Born to formerly enslaved parents in 1884, Micheaux moved to Chicago from a small town in Illinois and took on work shining shoes and laboring in the meatpacking and steel industries. He later worked as a porter for the American railway system, which allowed him the stability to travel, save money, and make connections with wealthy people who would help finance his films. In 1904, he moved to South Dakota and became a successful homesteader among a predominantly white, blue-collar population. Micheaux began writing about his experiences on the frontier, submitting articles to the press, and writing his first novel, published in 1913, The Conquest: The Story of a Negro Pioneer. The novel attracted the attention of a Los Angeles production company, which offered to adapt the book into a film, but Micheaux’s commitment to being directly involved with the film’s production dissolved their negotiations, and he went on to produce the film himself. The Homesteader, released in 1919, is now considered lost, along with most of Micheaux’s silent work.
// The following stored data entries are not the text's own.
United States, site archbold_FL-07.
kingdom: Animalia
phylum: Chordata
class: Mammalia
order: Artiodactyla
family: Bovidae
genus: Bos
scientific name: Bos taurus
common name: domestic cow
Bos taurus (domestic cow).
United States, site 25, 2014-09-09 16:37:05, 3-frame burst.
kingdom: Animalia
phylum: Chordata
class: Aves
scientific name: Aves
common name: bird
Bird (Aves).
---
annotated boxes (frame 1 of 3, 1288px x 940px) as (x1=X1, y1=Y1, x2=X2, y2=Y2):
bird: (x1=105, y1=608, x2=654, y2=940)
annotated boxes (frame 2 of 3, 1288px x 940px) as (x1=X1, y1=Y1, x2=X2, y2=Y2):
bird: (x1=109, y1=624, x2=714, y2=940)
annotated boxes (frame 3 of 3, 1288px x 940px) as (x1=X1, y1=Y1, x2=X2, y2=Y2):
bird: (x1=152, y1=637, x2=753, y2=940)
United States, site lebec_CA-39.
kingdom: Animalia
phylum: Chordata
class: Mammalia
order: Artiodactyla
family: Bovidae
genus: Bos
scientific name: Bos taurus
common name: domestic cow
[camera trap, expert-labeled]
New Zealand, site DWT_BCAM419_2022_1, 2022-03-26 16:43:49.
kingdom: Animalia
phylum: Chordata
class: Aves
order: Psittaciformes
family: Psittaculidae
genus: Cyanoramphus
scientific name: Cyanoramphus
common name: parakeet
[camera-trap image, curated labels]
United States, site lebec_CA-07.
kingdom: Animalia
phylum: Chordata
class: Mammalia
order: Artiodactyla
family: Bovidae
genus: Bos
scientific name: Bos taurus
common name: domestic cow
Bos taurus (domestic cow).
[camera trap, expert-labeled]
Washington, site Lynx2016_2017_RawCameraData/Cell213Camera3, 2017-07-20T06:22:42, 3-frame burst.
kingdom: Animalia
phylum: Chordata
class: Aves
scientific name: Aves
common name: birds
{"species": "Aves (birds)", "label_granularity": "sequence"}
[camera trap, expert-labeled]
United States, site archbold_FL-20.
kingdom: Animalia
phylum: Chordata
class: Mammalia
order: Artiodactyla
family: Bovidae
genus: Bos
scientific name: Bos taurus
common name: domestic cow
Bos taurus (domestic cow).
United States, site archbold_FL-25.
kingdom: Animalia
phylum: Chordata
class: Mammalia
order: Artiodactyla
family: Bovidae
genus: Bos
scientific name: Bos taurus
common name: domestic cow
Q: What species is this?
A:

He followed his successful debut with the drama WITHIN OUR GATES (1920), featuring “race film” superstar Evelyn Preer as an educated Black woman who gets swept up in the Great Migration from the rural South to the big city, and dedicates herself to helping a near bankrupt school for impoverished children. Micheaux’s earliest surviving feature – and of any African American director – is considered his most provocative, controversial film, with sequences deemed so incendiary that the film was repeatedly cut by censors, until the Library of Congress restored the film as close to the original as possible in 1992.

The great stage actor Paul Robeson appeared on the screen for the first time in Micheaux’s BODY AND SOUL, a 1925 silent film that showcased his versatility and charisma in a dual role as an escaped convict and the Right Rev. Isiaah T. Jenkins. It is the only film Robeson made with an African American director. Alice B. Russell, the actress, producer, and Micheaux’s second wife, played a large part in the professional life of her husband, starring in several of his films – THE GIRL FROM CHICAGO (1932), MURDER IN HARLEM (1935), and GOD’S STEPCHILDREN (1938) – as well as helping to run his production company, Micheaux Film Company.

The series includes new restorations of seven of Micheaux’s films: WITHIN OUR GATES, THE SYMBOL OF THE UNCONQUERED, BODY AND SOUL, GOD’S STEP CHILDREN, VEILED ARISTOCRATS, MURDER IN HARLEM, and THE NOTORIOUS ELINOR LEE. Previously circulated theatrically only in poor-quality prints, these newly restored versions allow us to witness the great legacy of Oscar Micheaux with fresh eyes.

Artist, archivist, and series consultant Ina Archer will appear to introduce the Friday, May 3, 6:00 PM show of BODY AND SOUL, with live piano accompaniment by Steve Sterner.

The Saturday, May 4, 4:00 show of WITHIN OUR GATES and the Monday, May 5, 6:50 show of SYMBOL OF THE UNCONQUERED will also feature live piano accompaniment by Steve Sterner.

Archer and composer/multimedia artist/writer Paul D. Miller aka DJ Spooky will appear for a conversation following the Saturday, May 4, 7:40 PM show of BODY AND SOUL, with a live score performed by DJ Spooky.

This series is dedicated to the memory of author, filmmaker and historian Pearl Bowser (1931-2023), an early champion of rediscovering Micheaux’s work. On Sunday, May 5 at 2:00 PM, artist and activist Ina Archer and Gillian Bowser, Pearl’s daughter, will present “A Tribute to Pearl Bowser,” including films she discovered, her own short films, and an interview made for Film Forum in 2019.